Une grande barge à fond plat profita de la marée haute pour venir s'échouer sur la plage. Le gars qui la conduisait nous fit des grands signes de la main. La petite fille s'avança vers moi …

— Mersi bras ha kenavo, Ar Men Hir !

— N'eo ket dav, dis-je, c'est moi qui vous remercie. »

J’avais trop peur de lui faire l'accolade avec mes deux sacs sur mon épaule, alors je les ai salués d'un signe de la tête, et d'un pas assuré je me suis avancé vers l'eau, pour aller poser pied sur le pont en bois de la barge. Le gars était là à me dire des « monsieur » à n'en plus finir, tous çà pour que je me mette bien au milieu du bateau avec mes deux sacs posés devant moi.  Ce fut une drôle de sensation quand la barge quitta la plage et qu'elle se mit à flotter.
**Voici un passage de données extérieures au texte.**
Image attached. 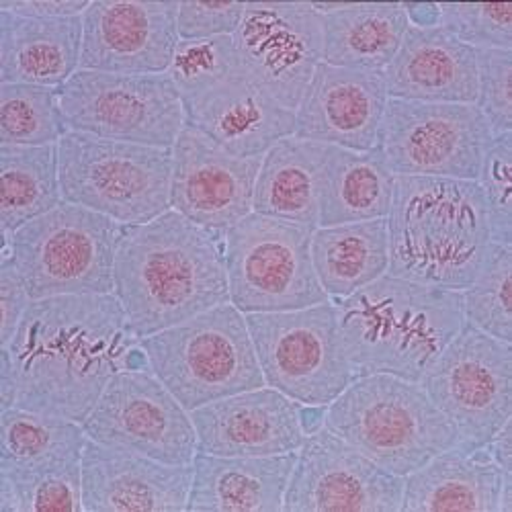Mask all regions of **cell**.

On entendait le moteur qui rugissait pour lancer l'embarcation en avant, et le long de la plage, il y avait ce couple et leur petite fille qui courrait en me faisant signe de la main. Quelle drôle d'impression de glisser comme çà, avec les mouettes autour, en longeant les pêcheries, balloté par le clapot. Et puis, il y eu de l'eau des deux côtés, avec des creux plus marqués et de longs navires chargés de conteneurs qui venait croiser notre route. La barge peinait, enfonçant sa proue dans les sillons des longs courriers, dansant sur les vagues en recherche d'équilibre, dessinant une trajectoire compliquée au milieu du rail de Nantes : je naviguais sur l'estuaire de la Loire !

-o-

Ce fut un soulagement lorsque la barge toucha terre à Villès-Martin. L’homme me souhaita bon retour en me disant que maintenant je devais dire à mon peuple que c'était la famille SNSM qui avait pris le relai, et que nous pouvions les contacter dès que nous aurions besoin de passer à nouveau l'eau ; que rien ne leurs ferait plus plaisir que de nous aider. Rien qu'au nom, on comprenait que çà devait être une très ancienne famille, du temps où les écritures n'avaient pas encore de voyelles…

Je repris la route à pied, de nuit, le long des anciens chemins de terre, à croiser les routes qui faisaient mal aux yeux. Comment je te les ai écrasés leurs grosses boites grises aux lumières aveuglantes ! Après ils s’inquiètent du nombre d’accidents sur leurs routes, avec toutes ces boites moches qui viennent aveugler de leurs flashs les voitures qui filent comme des bolides dans la nuit !

Enfin je finis par reconnaître les arbres et les murs de pierres, les petites routes et les fossés, les maisons et les odeurs des fleurs des champs. J’étais de retour à Marsac. Je franchis d'un bond le muret de pierre, courant presque sur les derniers mètres :

— Grand-père !

— Gamin ! Déjà de retour ! Qu'est-ce que tu as fait vite ! »

Il fit une longue accolade à son ancien, et autour de lui c'était l'été. La prairie avait fait ce qu'elle avait pu en son absence, elle avait travaillé dur elle aussi. Mais voilà que son père s'avançait à leurs rencontres, et que de partout l'herbe haute dansaient au vent ! Alors ils firent ensemble les moissons et ils allumèrent les feux de chaume au 15 Aout, pour remercier la mer d'avoir été si conciliante, avant de broyer les coquillages et de les épandre sur leur terre.

Le 23 septembre il fit un profond labour, enfouissant dans le sol affamé les fragments de coquilles et leurs relents iodés. Voilà, il sentait que le travail avait été fait et que sa terre vivait à nouveau chargée d'une nouvelle énergie. Il avait fait ce qu'il avait à faire.

Alors il rejoignit son ancien sur le haut de son champ, et il enleva ses sabots de bois, plantant ses pieds dans sa terre, enfouissant profondément ses orteils dans le sol meuble et travaillé. Et il resta là immobile, sous les rafales des vents d'ouest, à regarder l'hiver neigeux recouvrir les sillons, à sentir les premiers redoux du printemps, à voir germer les premières pousses vertes, à s'étonner des premières fleurs de la prairie…

- o -

On dit que c'est depuis ce temps-là, qu'à Bas Marsac en Quelneuc, dans le champ au bout de la rue de La Touche Marcade, il y a deux menhirs qui se tiennent debout dressés côte-à-côte.